Classy stuff from this polymath of a Danny boy

A study of touch

Danny Keane has released ‘Time To Go’, the third single from his upcoming album Kinesis, due on the eve of assumption 14 August via MVKA.

The Grammy nominated, Anglo Irish multi-instrumentalist keeps the setting stripped back. He plays with Jon Thorne of Lamb renown on double bass, and Sarathy Korwar the tabla player known for his great run of work on the Gearbox label on drums. The trio settle into an acoustic, understated sound.

Closing track

‘Time To Go’ closes Kinesis. The album moves between contemporary jazz idioms, broader fusion touches. This piece brings a quieter, more direct ending.

“I lived in a ‘music house’ for twenty years with a lot of my best mates,” says Danny. “It was crazy – endless parties. We all played together, toured together, and wrote together. It was an amazing time in my life, but eventually, it became dysfunctional. I realised I had to leave that place.”

Keane has worked with Mulatu Astatke, Anoushka Shankar, Nitin Sawhney, Damon Albarn. He joins Astatke at the Royal Festival Hall on 17 June as part of Harry Styles’ Meltdown.

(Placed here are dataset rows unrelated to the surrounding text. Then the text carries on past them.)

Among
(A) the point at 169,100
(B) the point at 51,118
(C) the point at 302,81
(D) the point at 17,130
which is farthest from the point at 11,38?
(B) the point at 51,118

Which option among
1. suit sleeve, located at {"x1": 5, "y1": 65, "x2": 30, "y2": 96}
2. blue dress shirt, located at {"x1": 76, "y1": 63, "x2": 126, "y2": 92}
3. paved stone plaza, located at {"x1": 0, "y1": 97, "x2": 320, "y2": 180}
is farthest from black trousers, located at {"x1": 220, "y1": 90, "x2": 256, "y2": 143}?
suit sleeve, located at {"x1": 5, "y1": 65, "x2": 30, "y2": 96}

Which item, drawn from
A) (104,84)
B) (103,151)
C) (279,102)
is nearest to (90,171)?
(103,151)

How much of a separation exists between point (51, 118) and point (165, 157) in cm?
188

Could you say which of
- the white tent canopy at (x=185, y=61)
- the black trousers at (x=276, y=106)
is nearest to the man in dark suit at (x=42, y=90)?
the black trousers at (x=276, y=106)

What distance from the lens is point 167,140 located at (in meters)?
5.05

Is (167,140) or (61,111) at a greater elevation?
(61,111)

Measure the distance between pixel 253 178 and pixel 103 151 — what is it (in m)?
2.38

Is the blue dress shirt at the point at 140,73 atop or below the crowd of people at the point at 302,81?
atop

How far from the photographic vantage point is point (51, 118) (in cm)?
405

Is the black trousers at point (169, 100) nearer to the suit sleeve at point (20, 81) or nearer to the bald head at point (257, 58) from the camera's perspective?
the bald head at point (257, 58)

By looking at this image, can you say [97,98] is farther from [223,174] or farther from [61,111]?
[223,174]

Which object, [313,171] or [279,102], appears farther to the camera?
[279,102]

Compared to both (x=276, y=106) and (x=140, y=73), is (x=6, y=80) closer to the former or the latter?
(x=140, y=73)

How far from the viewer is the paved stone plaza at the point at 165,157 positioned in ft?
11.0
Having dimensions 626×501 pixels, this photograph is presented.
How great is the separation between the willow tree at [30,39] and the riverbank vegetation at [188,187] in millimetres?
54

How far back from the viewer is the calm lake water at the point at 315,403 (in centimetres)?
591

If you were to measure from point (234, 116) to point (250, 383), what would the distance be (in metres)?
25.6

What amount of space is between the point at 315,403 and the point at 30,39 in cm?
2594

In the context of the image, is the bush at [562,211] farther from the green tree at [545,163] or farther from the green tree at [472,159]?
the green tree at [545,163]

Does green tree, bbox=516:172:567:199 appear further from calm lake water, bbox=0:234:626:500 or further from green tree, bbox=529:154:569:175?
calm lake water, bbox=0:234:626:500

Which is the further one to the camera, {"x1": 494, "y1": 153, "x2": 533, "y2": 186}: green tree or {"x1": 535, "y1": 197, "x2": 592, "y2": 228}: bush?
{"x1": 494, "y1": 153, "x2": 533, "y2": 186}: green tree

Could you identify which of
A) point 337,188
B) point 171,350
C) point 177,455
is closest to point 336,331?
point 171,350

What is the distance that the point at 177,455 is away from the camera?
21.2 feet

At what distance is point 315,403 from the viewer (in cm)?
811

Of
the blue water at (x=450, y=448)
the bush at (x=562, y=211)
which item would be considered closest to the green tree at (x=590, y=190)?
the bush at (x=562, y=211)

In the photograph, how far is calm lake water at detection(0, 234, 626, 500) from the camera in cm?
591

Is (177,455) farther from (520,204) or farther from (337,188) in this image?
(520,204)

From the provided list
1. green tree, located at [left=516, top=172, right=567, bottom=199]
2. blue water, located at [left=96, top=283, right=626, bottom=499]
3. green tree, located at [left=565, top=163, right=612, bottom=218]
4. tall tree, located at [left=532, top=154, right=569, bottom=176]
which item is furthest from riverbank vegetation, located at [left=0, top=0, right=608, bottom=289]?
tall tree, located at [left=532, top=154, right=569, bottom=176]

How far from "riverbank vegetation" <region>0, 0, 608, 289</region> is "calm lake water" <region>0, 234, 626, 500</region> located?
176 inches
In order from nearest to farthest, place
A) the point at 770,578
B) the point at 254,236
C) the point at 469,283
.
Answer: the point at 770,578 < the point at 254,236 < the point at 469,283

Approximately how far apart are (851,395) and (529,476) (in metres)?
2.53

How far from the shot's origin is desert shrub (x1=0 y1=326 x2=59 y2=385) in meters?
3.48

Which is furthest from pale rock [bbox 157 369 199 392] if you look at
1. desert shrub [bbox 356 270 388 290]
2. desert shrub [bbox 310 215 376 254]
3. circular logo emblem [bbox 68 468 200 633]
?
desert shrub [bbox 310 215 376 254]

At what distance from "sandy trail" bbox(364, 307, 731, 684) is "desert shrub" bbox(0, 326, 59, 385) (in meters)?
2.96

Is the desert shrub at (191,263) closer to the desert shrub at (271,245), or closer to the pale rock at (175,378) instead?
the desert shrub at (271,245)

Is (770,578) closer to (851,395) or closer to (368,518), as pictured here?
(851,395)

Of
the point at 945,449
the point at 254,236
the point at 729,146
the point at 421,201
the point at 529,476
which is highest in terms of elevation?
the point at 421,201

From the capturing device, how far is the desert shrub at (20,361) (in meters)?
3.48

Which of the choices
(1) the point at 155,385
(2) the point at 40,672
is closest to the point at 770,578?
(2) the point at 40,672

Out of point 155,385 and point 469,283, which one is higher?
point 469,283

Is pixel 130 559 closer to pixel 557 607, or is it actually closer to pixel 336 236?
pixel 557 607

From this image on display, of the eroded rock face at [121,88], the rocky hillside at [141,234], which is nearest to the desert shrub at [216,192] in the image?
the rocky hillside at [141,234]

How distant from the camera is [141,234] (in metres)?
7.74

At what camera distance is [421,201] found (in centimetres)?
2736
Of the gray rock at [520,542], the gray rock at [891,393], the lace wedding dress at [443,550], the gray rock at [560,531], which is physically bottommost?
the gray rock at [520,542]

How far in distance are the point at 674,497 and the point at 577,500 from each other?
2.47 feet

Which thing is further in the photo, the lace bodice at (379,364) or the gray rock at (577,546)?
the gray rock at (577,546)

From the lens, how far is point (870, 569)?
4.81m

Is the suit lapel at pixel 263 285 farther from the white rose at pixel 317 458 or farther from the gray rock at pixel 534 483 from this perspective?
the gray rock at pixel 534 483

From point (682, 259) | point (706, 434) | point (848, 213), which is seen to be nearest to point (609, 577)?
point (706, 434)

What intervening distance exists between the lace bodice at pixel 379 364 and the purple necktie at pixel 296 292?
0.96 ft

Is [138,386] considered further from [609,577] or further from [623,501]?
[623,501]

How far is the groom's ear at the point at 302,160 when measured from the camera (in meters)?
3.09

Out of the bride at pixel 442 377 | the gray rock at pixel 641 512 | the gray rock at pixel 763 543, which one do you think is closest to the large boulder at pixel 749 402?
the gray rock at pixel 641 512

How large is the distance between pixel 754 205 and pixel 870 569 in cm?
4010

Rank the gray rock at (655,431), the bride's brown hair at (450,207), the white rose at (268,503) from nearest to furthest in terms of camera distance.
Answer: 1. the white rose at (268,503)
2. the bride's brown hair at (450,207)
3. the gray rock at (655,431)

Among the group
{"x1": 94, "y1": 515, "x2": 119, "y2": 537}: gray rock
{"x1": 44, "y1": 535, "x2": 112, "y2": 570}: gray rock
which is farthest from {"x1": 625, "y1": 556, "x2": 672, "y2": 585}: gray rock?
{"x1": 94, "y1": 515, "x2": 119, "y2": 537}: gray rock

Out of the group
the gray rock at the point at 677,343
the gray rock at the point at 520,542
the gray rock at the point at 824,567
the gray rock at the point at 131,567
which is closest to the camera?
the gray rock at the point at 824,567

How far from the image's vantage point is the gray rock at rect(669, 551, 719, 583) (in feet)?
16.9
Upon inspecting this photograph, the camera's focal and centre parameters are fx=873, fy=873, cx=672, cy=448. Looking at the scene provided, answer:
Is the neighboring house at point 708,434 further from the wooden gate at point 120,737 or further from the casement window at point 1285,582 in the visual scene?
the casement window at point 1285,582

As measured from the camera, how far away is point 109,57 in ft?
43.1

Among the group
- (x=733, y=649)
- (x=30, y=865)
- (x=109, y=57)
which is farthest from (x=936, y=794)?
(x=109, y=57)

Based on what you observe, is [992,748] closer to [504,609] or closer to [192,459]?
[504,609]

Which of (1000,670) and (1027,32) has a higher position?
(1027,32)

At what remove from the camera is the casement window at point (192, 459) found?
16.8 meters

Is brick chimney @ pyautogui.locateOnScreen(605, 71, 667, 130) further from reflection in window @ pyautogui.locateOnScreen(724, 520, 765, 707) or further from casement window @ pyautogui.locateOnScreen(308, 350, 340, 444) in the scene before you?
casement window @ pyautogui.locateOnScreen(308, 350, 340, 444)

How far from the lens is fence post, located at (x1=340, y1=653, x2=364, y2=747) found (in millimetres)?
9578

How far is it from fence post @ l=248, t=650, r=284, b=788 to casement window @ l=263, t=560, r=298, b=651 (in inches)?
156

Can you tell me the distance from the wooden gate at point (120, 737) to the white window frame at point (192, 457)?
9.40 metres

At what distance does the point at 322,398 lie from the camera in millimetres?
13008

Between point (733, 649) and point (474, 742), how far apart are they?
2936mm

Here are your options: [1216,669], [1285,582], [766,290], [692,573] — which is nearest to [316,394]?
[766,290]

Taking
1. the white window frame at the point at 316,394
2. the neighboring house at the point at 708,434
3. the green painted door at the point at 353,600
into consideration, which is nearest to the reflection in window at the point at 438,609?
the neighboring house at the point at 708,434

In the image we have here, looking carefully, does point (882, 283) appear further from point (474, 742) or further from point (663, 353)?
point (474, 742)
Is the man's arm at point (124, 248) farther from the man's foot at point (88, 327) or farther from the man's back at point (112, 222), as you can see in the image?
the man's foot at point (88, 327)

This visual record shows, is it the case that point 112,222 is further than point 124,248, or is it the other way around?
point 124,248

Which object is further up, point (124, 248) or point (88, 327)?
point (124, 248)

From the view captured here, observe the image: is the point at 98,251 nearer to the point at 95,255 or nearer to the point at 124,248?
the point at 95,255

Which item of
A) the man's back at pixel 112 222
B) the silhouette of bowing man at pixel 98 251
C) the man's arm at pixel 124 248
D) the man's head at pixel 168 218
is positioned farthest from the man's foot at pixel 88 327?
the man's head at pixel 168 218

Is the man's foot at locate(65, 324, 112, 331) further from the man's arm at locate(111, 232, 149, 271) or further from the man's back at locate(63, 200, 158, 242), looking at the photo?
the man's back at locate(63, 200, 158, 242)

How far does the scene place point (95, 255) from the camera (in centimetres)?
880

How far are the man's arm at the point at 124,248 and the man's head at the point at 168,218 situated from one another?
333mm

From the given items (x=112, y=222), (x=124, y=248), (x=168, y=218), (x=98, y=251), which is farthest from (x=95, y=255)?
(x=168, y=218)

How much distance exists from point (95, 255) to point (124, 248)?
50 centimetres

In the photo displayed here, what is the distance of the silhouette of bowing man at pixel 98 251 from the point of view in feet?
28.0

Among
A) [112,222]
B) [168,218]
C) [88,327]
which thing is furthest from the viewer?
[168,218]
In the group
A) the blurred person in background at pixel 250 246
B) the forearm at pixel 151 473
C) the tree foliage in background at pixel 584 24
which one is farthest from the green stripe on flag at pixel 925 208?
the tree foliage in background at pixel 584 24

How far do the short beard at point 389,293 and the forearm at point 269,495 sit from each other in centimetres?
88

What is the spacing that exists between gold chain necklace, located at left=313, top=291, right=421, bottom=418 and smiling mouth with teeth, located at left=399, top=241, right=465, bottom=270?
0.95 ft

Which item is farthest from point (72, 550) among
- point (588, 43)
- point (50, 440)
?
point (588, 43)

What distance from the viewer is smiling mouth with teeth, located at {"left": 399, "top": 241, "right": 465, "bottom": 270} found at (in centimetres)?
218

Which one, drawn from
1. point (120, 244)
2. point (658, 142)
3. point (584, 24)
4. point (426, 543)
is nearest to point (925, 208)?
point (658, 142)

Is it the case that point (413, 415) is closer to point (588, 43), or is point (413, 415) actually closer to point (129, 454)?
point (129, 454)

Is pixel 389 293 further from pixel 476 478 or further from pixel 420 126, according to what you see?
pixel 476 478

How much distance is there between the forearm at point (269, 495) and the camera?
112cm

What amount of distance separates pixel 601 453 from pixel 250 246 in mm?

I loved Roamin’ back in the annus horribilis otherwise that was 2020.  He was soukin’ diesel in gulps on that and successfully get the motor running. Read a marlbank mention above by clicking on the graphic & the album is below.

What to look out for on the new ‘un

The six-track album centres on ideas of movement, musical, personal. Alongside the core trio, Keane brings in England trumpet icon Byron [brother of classical composer, Errollyn] Wallen, who teaches on the same Swiss faculty as Tom Arthurs and Django Bates. Byron was also on Roamin’. Ruth Goller from Let Spin; James Arben, also a Mulatu head; and Adnan Joubran whose oud figures on ‘Cathartic Chaos are also on Kinesis.